#### [TASK STATEMENT]
Among the records that follow, find the line with "شباب الاتحاد جزول" and the line with "清王翚一梧轩图 轴|10幅|101.77 MB|高清下载". Set down those lines and all lines between them exactly, without adding anything.

[INFORMATION GIVEN Boundary: Start]

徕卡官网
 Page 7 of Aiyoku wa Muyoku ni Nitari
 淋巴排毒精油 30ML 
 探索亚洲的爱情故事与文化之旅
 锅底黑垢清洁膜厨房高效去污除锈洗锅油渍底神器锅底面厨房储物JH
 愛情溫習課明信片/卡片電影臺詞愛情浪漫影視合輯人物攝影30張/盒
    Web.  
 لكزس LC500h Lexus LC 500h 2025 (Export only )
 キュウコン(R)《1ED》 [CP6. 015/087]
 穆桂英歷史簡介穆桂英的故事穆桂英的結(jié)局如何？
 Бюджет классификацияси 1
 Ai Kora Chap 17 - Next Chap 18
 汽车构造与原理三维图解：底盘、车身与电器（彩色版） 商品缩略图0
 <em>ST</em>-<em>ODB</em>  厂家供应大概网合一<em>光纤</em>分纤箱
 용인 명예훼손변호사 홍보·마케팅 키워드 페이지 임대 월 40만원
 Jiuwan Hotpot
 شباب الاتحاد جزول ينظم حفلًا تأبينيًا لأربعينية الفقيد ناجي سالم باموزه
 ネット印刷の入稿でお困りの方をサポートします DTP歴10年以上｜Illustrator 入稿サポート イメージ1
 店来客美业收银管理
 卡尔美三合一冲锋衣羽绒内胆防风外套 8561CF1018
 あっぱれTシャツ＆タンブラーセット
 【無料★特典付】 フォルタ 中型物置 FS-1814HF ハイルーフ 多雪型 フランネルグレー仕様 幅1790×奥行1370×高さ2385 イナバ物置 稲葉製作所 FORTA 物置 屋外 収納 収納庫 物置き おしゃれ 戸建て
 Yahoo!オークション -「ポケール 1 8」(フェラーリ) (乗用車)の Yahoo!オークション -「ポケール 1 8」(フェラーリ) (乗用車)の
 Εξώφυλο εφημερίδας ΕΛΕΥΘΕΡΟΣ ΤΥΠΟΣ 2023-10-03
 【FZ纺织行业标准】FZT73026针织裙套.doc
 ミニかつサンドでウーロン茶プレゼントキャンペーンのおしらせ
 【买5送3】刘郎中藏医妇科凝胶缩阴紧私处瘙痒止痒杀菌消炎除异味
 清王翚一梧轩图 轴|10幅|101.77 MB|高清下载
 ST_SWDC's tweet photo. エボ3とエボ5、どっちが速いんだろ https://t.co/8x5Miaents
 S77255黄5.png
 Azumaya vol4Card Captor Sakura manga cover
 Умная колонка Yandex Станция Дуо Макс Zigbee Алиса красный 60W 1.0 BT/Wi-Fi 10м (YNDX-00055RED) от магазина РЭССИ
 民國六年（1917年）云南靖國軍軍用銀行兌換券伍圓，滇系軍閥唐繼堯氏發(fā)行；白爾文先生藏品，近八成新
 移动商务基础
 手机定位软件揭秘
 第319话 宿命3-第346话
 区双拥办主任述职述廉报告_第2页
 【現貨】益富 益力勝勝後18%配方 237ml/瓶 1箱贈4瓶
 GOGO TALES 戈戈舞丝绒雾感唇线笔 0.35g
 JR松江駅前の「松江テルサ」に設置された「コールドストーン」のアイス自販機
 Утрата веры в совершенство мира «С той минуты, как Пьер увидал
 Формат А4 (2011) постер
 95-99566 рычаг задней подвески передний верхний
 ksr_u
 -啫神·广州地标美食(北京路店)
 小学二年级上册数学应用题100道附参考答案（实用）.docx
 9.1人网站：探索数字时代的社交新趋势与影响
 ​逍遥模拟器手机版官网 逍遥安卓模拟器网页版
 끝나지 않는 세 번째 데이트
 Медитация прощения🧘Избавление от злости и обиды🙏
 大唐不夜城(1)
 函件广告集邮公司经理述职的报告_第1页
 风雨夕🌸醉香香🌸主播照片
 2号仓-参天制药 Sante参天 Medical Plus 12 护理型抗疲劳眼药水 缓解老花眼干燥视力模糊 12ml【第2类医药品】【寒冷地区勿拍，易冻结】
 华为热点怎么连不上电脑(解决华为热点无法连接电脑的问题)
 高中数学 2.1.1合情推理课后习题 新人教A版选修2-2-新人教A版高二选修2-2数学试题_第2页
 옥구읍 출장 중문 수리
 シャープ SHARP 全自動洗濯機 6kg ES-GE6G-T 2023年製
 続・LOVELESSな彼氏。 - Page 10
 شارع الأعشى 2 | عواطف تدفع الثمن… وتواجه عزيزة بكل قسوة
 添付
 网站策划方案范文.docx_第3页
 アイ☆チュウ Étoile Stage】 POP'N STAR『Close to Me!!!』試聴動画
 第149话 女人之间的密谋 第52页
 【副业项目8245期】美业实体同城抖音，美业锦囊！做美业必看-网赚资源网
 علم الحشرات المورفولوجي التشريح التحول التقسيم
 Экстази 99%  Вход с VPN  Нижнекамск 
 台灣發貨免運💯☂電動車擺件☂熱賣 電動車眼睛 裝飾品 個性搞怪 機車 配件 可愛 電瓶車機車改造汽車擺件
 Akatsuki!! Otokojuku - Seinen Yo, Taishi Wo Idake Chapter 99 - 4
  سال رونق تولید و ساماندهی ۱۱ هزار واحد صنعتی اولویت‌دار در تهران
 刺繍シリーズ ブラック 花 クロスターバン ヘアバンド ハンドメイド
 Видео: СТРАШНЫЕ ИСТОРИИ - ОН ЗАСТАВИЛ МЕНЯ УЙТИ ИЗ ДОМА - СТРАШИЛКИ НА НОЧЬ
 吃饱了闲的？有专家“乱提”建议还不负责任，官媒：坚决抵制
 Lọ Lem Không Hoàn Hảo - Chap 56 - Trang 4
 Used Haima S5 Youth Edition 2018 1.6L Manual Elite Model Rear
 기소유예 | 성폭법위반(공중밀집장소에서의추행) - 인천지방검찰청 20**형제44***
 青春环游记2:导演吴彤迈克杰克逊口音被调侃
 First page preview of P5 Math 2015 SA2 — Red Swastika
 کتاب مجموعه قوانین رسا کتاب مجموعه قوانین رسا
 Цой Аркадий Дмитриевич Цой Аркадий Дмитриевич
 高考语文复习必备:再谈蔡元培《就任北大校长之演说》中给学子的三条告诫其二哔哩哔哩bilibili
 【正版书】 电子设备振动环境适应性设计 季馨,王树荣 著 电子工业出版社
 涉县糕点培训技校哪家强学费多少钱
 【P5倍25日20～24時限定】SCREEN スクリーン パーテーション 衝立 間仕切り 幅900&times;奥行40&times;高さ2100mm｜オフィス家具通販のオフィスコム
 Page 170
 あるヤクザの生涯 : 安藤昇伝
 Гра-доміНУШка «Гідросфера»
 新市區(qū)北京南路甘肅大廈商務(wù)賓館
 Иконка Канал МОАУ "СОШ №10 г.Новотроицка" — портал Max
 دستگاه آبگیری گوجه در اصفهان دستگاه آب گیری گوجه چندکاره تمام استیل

[INFORMATION GIVEN Boundary: End]

#### [SOLUTION TO THE EXERCISE]
 شباب الاتحاد جزول ينظم حفلًا تأبينيًا لأربعينية الفقيد ناجي سالم باموزه
 ネット印刷の入稿でお困りの方をサポートします DTP歴10年以上｜Illustrator 入稿サポート イメージ1
 店来客美业收银管理
 卡尔美三合一冲锋衣羽绒内胆防风外套 8561CF1018
 あっぱれTシャツ＆タンブラーセット
 【無料★特典付】 フォルタ 中型物置 FS-1814HF ハイルーフ 多雪型 フランネルグレー仕様 幅1790×奥行1370×高さ2385 イナバ物置 稲葉製作所 FORTA 物置 屋外 収納 収納庫 物置き おしゃれ 戸建て
 Yahoo!オークション -「ポケール 1 8」(フェラーリ) (乗用車)の Yahoo!オークション -「ポケール 1 8」(フェラーリ) (乗用車)の
 Εξώφυλο εφημερίδας ΕΛΕΥΘΕΡΟΣ ΤΥΠΟΣ 2023-10-03
 【FZ纺织行业标准】FZT73026针织裙套.doc
 ミニかつサンドでウーロン茶プレゼントキャンペーンのおしらせ
 【买5送3】刘郎中藏医妇科凝胶缩阴紧私处瘙痒止痒杀菌消炎除异味
 清王翚一梧轩图 轴|10幅|101.77 MB|高清下载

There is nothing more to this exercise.